START Material shown

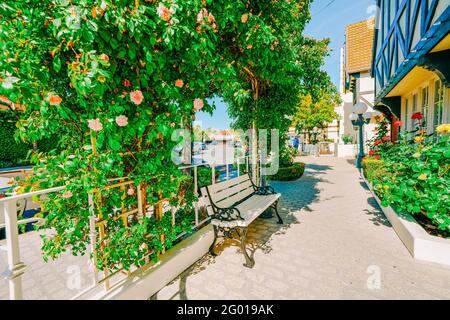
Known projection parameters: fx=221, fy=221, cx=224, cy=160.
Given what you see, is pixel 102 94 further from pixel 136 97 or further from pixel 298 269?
pixel 298 269

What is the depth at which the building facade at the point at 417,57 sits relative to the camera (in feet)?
11.9

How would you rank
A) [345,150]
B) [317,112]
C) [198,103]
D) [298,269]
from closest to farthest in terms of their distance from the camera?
1. [198,103]
2. [298,269]
3. [345,150]
4. [317,112]

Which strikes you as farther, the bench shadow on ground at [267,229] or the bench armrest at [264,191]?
the bench armrest at [264,191]

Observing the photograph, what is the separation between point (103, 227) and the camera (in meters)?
2.34


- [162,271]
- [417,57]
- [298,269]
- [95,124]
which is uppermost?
[417,57]

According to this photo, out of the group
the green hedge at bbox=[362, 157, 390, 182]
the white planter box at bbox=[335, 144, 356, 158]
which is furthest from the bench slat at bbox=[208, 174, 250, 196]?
the white planter box at bbox=[335, 144, 356, 158]

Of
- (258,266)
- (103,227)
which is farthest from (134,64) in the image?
(258,266)

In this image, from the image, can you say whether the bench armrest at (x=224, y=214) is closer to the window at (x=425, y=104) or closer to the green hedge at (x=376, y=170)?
the green hedge at (x=376, y=170)

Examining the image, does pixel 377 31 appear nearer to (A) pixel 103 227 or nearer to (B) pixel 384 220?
(B) pixel 384 220

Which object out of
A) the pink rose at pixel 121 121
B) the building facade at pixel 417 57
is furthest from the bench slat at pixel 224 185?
the building facade at pixel 417 57

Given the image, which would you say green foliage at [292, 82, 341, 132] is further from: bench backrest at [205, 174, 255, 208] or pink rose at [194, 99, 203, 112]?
pink rose at [194, 99, 203, 112]

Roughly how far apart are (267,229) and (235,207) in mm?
1136

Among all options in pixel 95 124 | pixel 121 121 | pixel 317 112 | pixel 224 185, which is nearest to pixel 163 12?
pixel 121 121

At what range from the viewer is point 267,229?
4547 millimetres
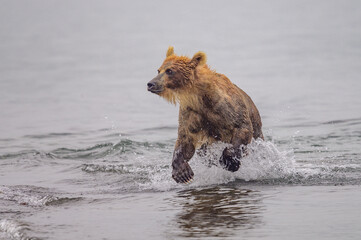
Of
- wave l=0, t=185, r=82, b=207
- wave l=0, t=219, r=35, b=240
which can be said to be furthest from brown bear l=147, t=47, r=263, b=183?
wave l=0, t=219, r=35, b=240

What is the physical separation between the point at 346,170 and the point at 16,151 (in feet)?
20.3

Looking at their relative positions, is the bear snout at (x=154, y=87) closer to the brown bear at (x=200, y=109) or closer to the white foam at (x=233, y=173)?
the brown bear at (x=200, y=109)

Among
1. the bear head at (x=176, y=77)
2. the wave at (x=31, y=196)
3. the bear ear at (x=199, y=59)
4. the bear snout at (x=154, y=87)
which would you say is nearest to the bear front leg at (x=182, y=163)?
the bear head at (x=176, y=77)

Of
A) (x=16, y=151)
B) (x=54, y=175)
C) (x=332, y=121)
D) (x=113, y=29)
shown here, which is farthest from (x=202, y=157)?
(x=113, y=29)

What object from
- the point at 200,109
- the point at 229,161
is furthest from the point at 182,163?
the point at 200,109

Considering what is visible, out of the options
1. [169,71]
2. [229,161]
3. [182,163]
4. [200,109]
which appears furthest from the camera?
[182,163]

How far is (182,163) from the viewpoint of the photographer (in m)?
9.18

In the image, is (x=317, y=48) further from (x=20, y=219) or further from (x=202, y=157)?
(x=20, y=219)

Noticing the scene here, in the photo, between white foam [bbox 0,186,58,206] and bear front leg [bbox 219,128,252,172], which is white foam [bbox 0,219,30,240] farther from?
bear front leg [bbox 219,128,252,172]

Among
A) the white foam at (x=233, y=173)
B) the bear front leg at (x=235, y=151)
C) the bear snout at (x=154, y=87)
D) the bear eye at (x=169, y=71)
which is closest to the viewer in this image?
the bear snout at (x=154, y=87)

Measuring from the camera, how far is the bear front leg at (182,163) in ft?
30.0

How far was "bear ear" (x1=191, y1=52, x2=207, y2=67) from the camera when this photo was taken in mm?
8891

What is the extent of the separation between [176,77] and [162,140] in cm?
553

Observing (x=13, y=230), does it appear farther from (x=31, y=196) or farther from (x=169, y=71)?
(x=169, y=71)
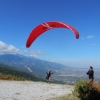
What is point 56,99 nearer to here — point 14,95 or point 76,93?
point 76,93

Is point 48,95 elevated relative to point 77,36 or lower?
lower

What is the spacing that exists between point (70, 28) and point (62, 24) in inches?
32.9

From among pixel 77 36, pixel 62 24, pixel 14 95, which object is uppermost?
pixel 62 24

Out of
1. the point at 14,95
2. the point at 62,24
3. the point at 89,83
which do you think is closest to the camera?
the point at 62,24

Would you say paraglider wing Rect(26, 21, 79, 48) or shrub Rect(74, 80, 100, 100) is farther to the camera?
shrub Rect(74, 80, 100, 100)

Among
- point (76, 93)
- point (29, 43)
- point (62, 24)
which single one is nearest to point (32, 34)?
point (29, 43)

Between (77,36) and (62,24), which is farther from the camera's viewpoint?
(62,24)

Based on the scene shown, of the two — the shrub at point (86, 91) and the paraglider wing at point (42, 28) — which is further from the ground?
the paraglider wing at point (42, 28)

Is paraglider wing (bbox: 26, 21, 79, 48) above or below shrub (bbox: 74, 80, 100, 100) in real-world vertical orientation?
above

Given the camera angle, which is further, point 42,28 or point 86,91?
point 86,91

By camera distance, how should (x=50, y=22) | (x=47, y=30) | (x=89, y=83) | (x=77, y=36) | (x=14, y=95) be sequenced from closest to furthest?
(x=77, y=36), (x=50, y=22), (x=47, y=30), (x=89, y=83), (x=14, y=95)

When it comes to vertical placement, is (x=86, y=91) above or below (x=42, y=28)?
below

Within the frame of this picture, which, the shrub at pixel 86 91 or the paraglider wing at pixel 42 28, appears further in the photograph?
the shrub at pixel 86 91

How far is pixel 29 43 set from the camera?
16094mm
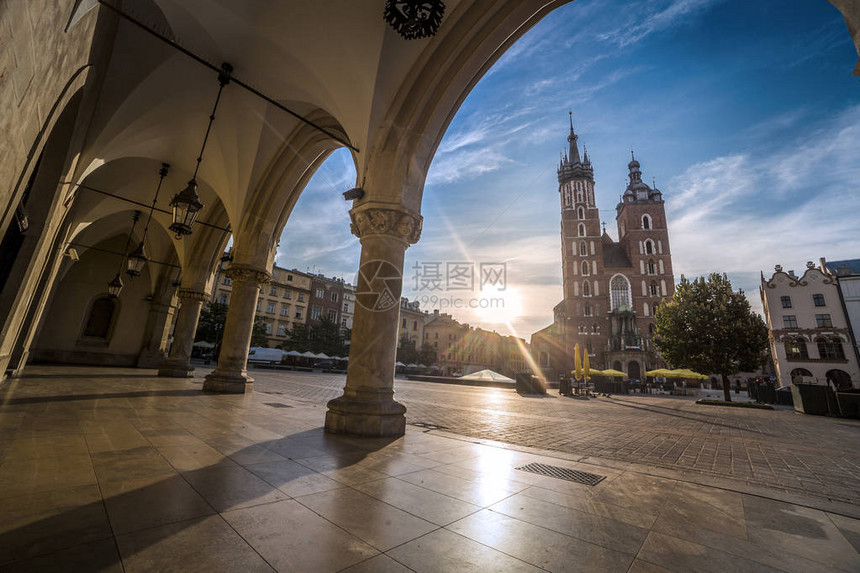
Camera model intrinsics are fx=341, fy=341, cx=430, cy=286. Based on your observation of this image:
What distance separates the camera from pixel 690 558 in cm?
185

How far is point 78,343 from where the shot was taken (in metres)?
15.5

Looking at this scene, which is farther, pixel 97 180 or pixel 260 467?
pixel 97 180

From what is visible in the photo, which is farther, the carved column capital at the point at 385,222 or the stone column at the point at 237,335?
the stone column at the point at 237,335

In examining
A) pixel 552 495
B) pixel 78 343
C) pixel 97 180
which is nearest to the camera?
pixel 552 495

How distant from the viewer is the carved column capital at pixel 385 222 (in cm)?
553

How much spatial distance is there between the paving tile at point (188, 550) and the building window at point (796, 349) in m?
49.3

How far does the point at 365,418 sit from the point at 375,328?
1.28m

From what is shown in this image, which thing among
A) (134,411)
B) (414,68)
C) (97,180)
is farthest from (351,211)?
(97,180)

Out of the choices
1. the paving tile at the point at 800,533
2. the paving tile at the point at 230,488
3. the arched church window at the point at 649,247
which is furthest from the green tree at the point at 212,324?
the arched church window at the point at 649,247

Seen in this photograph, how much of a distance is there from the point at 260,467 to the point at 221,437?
1.43m

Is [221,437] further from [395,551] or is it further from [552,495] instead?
[552,495]

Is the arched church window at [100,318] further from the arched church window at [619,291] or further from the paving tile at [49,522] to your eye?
the arched church window at [619,291]

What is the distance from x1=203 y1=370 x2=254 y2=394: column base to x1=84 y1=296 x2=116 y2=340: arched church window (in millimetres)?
12177

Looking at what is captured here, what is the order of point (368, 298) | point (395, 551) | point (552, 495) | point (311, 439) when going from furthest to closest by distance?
point (368, 298)
point (311, 439)
point (552, 495)
point (395, 551)
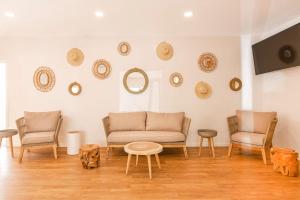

END Material shown

— Set problem —
Show every line in the material above that contains the word "feet".

— Answer for the task —
What is the depth at which the building facade at the point at 417,57 sits relative to the camera (in feet)?
What is the physical separation between the point at 346,170 and the point at 16,151 (in feet)?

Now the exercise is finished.